On twitter today, I have been called names because I don’t think that its right to post photos of other people’s children online in recognisable photos on the public internet without asking their parents if its ok to do so.
It’s simple for me, but not for all.
I told what I think is a pretty innocent tweeter that I didn’t think it was cool to post. She had taken pictures of two children in a shop that she didn’t know, and who didn’t know they were being photographed, and posted the picture online to talk about how obese they were to raise awareness of a very real problem affecting many children nowadays.
I don’t think that is proper, but I can see how others might not think about it until someone else mentioned it. I don’t think its enough justification for the two photographers who jumped on the tweets to start calling me names over it.

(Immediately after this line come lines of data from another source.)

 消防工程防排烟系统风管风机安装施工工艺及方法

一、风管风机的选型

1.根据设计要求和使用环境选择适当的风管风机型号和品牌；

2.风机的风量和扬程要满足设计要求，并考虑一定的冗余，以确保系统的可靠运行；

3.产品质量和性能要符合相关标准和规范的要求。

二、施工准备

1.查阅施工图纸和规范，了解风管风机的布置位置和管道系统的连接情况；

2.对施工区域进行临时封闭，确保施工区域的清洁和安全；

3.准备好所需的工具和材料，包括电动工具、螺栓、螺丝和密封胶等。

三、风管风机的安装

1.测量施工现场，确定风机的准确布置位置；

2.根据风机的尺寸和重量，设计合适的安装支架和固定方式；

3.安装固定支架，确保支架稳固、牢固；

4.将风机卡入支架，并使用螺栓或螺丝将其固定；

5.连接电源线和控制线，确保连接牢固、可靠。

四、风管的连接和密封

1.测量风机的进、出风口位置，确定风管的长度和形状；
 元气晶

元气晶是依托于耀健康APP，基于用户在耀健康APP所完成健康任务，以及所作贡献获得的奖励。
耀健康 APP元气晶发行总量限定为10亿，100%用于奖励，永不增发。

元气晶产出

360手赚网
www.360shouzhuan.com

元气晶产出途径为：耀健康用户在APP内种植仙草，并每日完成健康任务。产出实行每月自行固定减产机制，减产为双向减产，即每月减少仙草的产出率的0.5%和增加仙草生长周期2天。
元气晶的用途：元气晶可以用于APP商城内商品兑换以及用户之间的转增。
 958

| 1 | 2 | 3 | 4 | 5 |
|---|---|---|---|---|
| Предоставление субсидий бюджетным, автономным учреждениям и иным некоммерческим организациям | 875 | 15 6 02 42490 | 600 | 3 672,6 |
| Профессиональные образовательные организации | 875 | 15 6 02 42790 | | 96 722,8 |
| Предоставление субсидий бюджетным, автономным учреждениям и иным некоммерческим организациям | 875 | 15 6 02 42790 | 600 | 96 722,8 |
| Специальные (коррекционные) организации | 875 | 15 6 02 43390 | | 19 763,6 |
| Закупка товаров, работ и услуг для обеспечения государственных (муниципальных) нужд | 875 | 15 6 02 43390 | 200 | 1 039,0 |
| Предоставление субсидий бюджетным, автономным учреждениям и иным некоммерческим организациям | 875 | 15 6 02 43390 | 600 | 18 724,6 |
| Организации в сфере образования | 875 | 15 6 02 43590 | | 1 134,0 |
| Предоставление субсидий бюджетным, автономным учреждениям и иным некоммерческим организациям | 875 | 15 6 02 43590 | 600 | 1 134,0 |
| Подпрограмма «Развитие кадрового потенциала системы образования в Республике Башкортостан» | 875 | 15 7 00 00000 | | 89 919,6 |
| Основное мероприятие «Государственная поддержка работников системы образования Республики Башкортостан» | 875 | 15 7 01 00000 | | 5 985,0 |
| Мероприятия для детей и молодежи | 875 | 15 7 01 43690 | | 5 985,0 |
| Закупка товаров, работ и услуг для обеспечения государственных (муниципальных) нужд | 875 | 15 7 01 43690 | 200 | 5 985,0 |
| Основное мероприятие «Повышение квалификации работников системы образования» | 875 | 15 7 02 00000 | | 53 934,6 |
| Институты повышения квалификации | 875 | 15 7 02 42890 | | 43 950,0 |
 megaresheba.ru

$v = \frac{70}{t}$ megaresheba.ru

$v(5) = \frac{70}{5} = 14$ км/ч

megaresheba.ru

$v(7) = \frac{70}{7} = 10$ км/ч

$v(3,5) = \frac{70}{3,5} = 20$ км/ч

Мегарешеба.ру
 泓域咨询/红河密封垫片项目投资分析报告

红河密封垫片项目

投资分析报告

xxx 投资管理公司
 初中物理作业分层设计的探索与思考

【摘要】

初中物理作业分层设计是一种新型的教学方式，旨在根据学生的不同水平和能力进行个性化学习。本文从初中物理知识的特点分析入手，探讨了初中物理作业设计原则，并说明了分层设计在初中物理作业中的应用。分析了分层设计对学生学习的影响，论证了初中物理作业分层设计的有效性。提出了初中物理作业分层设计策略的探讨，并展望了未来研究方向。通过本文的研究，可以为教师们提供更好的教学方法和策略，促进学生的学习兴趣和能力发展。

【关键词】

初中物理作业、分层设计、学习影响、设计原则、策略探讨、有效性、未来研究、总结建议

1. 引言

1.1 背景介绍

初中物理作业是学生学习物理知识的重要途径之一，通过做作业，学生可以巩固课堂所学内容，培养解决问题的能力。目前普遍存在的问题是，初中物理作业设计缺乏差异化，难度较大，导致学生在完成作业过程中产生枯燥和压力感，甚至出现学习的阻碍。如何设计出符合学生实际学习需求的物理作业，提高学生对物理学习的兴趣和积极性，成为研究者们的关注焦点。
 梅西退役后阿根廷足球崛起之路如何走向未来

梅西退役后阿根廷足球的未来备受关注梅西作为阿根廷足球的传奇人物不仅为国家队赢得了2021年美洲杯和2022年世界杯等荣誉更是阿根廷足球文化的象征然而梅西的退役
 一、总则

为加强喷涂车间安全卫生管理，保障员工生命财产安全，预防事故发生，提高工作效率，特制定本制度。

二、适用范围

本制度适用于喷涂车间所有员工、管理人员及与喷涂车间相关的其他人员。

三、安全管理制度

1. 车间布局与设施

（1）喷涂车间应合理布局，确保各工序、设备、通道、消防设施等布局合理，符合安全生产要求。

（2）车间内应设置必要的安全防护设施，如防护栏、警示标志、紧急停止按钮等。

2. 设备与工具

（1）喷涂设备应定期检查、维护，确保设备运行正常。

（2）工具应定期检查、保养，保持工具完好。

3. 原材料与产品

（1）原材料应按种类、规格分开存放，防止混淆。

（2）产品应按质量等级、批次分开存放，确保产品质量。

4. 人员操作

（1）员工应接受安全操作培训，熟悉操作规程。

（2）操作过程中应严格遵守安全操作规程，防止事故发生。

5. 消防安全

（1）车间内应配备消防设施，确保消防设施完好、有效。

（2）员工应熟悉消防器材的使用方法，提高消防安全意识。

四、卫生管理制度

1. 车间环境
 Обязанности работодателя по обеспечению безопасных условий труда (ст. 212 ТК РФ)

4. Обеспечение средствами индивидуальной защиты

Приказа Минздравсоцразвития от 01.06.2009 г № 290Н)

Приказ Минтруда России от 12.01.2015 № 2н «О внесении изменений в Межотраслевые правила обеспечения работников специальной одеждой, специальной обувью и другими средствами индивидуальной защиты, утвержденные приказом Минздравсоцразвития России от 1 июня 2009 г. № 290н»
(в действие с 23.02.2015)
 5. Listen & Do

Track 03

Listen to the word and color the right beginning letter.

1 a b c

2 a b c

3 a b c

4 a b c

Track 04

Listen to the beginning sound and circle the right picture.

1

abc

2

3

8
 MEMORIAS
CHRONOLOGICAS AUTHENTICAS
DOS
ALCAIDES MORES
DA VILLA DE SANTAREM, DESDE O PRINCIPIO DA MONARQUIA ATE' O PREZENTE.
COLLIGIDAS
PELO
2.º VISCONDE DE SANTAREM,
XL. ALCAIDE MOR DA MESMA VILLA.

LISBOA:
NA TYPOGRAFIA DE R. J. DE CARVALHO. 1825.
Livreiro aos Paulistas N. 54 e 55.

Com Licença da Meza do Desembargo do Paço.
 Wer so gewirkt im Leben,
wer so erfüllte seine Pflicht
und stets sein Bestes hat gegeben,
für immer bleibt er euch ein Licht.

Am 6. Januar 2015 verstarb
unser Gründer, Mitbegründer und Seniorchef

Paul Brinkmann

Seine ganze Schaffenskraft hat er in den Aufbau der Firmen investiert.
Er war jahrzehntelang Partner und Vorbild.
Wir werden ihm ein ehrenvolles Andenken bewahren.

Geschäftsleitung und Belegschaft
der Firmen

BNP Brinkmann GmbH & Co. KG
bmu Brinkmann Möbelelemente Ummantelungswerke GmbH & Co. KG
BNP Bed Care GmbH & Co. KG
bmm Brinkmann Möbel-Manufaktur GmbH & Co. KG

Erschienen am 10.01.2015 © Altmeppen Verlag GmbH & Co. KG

I’m not going to go into it all, but they were a couple of photographers that seem to think there are no consequences in this world, and don’t care about anyone elses feelings. As far as they are concerned, they are going to take pictures of anyone, anywhere, and do whatever they want with them, including anybody’s kids that they take pictures of. As far as they are concerned, people like me who would like to be asked before their kids pics were put on the internet are idiots.
Do all photographers think like that, or is it just the male kind?
In my view, the least anyone can do morally and ethically is to ask permission of parents of children that you are taking pictures of, if it is ok to use them in a public online place. Many many people have valid reasons for NOT wanting recognisable pictures of their children posted online. I don’t think it’s an unreasonable expectation to want to be asked before for such an intrusion.
One told me that just because I “shat” out kids, I didn’t have the right to take the moral high ground.
The other told me that we shouldn’t go out in public if we don’t want to be photographed !!
Debate, right or wrong, what do you think?
For those asking to see the tweets/conversation.
My original tweet in response to seeing the pictures of two children and being talked about due to their size was to reply to the person who took them and say that I would delete them if I were her as posting pics of kids she had no permission to was not cool.
She was trying to show the potential dangers of chidren who are overweight in this world to highlight where adults are damaging their kids by leting them get overweight, but using very recognisable pictures of children she had taken in a supermarket.
I have a couple of tweets in my favourites, and I can’t for the life of me locate my favourites on the new twitter web. I also have no idea how to lift conversations from twitter to post here, or I would have.
Two photographers who were not the ones who took the pictures decided to take it to a whole new level of discussion as they proceeded to call me all sorts for having an opinion that is not the same as theirs. They were determined to nastily defend the right to use a picture in any way they see fit.
We can have differences of opinions and ideas, and if we don’t like what someone else has to say, we can challenge it. Where it becomes not acceptable in my view is when people decide to get personal and call us names.
A nice photographer came on later and debated the issue, and apologised for the abuse I had received. I did not give the two who were nasty any abuse back, rather I tried to discuss it with them, but they were not prepared to discuss, only to call names.
The original photographer who posted the pictures apologised for causing such offence and said she would remove them.
It seems to be that photography students might be being told the legal side which is that pictures in a public place are fair game, and that it is up to their own code of ethics and morality what they do with them.
I don’t know what the definition of public and private place is.
I am also glad of the support of the mum bloggers who have the same opinion as I do that random children should not be used for the sake of someone else’s idea of art.
To me, if they have to ignore the potential subjects feelings to portray what the photographer wants to, then there is something wrong with using or taking the picture.
That is my opinion, and I am open to discussing others opinions on the subject which seems to be a huge emotive debate.
Am I defender of those two children that I don’t know, yes, I guess in a way I am. If someone did that to my children I would be furious, and I would hope that if anyone saw pictures of my children on the internet without consent, that someone would stand up for them.